顾宁愿“嘿”了声,挺好奇,“原来您这武馆,还有人来呢?”
福伯一听这话,顿时不乐意了,眼睛一睁,凶巴巴地看她。
“臭丫头,你这是在质疑我吗!整个自由洲,有多少人都想来我的武馆习武,想要我给他们指点一二,只怕要是我都收了,让他们二十四小时轮候着来,这武馆都盛不下!”
“唔……”顾宁愿摸了摸鼻子,小声嘀咕,“我看您这武馆旧旧的,还以为没什么人来呢。”
旁边,三小只和薄靳夜听着这一老一少的对话,差点笑出声,憋得很辛苦。
老爷子觉得有些没面子,哼了声,赶紧转移话题,“到底是什么事,你赶紧说!”
“哦。”顾宁愿进入正题,“是这样,我有个不情之请,这次任务危险重重,我担心宫家出什么意外,所以想请您出马,一同前往,以保宫家周全。”
“嘿,原来你在这儿等着我呢!”
福伯这下明白了,坐直了身子,眼睛眯缝起来。
“你这丫头,我就知道,好事儿你想不起我来,一碰到这种出力的事儿,倒是想起我了,你是为了宫家家主吧?”
说话时,他瞟了薄靳夜一眼。
“丫头,你不是说你对那个宫非玦,没意思吗?现在怎么为了他来找我?你就不怕你这个未婚夫吃醋?”
顾宁愿好笑,“我也不是为了他,是因为宫家之前帮过我很多次,这次宫家遇到事了,我自然不能置身事外,想着能帮一把是一把,报答宫家一个人情而已,没别的意思。

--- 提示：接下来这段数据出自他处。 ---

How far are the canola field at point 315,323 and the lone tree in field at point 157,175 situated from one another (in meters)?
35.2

”
福伯撇嘴,“你想还人情,就让我去帮你还,那你这不就等于欠了我一个人情么?这又怎么说?”
顾宁愿眨眨眼,“那能一样么,宫家是外人,您又不是,何况欠了您的人情,我可以补回来嘛,欠了宫家的人情,不仅没什么机会报答,我这心里还得老记挂着,若是不还,总觉得亏欠。”
福伯还是那副傲娇的样子,不肯轻易答应。
“我怎么觉得,我成了你的家仆,之前去云雾山保护你也就算了,现在还要跑到离岛上去,保护一个毫不相干的人,你就不担心我这把老骨头,出什么事儿?你可真是使得出来,哼。”
“呸呸呸!”顾宁愿纠正他,“什么出事不出事的,您怎么能自己咒自己呢,您可是长命百岁之人,命大着呢,我相信以您的身手,对付景家人,定然不在话下,而且您放心,又不是让您单枪匹马去,我还会从傅家派好多高手,跟随着您,一道陪同宫家前往,铁定让您安安全全的回来!”

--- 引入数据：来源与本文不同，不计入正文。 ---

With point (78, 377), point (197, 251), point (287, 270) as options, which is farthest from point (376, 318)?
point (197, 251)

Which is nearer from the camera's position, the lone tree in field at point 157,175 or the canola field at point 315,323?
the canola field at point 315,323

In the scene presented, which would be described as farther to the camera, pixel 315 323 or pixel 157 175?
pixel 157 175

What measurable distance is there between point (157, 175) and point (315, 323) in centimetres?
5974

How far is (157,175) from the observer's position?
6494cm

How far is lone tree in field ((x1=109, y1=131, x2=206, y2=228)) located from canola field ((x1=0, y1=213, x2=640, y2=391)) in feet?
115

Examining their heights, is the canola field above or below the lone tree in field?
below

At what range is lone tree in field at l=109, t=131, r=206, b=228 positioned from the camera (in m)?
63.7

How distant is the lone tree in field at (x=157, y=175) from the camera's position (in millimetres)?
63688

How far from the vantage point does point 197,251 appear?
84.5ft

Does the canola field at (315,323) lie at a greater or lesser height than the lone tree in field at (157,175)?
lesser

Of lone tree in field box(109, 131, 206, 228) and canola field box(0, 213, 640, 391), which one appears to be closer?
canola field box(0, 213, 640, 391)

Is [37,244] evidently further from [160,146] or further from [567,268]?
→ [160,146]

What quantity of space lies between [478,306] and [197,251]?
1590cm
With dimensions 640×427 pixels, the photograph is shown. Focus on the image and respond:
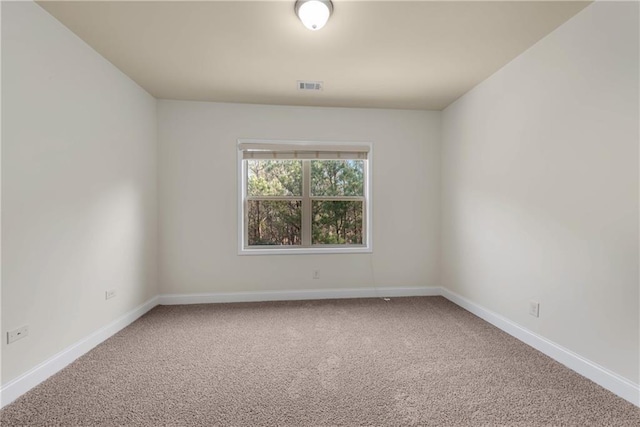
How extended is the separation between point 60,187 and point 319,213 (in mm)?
2601

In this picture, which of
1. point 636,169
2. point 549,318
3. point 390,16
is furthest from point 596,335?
point 390,16

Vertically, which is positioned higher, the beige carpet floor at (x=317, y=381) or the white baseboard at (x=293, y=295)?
the white baseboard at (x=293, y=295)

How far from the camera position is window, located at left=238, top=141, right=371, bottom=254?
3770mm

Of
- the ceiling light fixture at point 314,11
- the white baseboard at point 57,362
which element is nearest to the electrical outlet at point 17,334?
the white baseboard at point 57,362

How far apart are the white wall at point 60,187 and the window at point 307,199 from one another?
1338 millimetres

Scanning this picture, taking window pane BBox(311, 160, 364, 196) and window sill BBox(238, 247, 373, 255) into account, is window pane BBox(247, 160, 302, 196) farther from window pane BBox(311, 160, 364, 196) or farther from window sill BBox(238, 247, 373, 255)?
window sill BBox(238, 247, 373, 255)

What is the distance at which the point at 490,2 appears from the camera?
188 cm

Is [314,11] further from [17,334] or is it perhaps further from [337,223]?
[17,334]

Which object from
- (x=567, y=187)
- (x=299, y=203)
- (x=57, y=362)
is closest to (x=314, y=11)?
(x=567, y=187)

福伯又问,“那你说说,你打算怎么报答我?我得衡量衡量值不值,才能做决定。”
顾宁愿想了一下,立刻有了主意。
“这样吧,等您回来,我天天给您做好吃的,不带重样的,您看好不好?”
福伯吹胡子瞪眼,“就做点吃的,就想把我打发了?我是那么好糊弄的?”
顾宁愿看破也说破,“我瞧着您喝这鱼粥挺开心的,这不三言两语,就松口了?说明我的手艺还是有用武之地的。”
福伯:“……”
听到三小只快要憋不出的吃吃笑声,老人家转头瞪了他们一眼,最后沉思了半天,才不情不愿地答应了。
“好吧好吧,我就替你走这一趟,丑话我可说在前头,宫家和我可没什么交情,若是真出了什么意外,我未必会用命相搏,到时候就要看宫家自己的造化了,总不能把所有希望都寄托在我身上。”

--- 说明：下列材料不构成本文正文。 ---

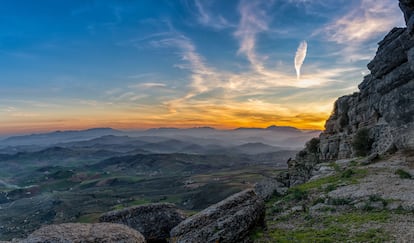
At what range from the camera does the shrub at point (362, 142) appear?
55.8m

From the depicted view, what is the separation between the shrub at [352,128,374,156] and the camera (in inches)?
2197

他和宫家的交情实在是寡淡,若不是顾宁愿今天来找他,换做别人,他根本不可能答应。
顾宁愿也明白这一点,并没有强求,感恩道,“您肯答应去,我就已经很感激了,尽力而为就好,您也要照顾着自己的安全才是。”
敲定了这件事,顾宁愿心里的一颗大石头落了地。
福伯虽然面上装作不情不愿的样子,其实心里倒没有多么不乐意。
毕竟是这丫头拜托他的,他走一趟,就当是活动活动筋骨了。
一想到接下来可以每天都吃到这么好的手艺,他老顽童似的心,很快就明朗起来,终于有兴趣打量起眼前这个俊朗的年轻人来。
结果,这一看,他总觉得莫名有种熟悉感。
他多年习武,看人并不是看面相,而是看身形,对身形有着极其异于常人的敏感。
眼前这个年轻男人,他好像在哪里见过……
可是这张脸,对他而言分明是陌生的。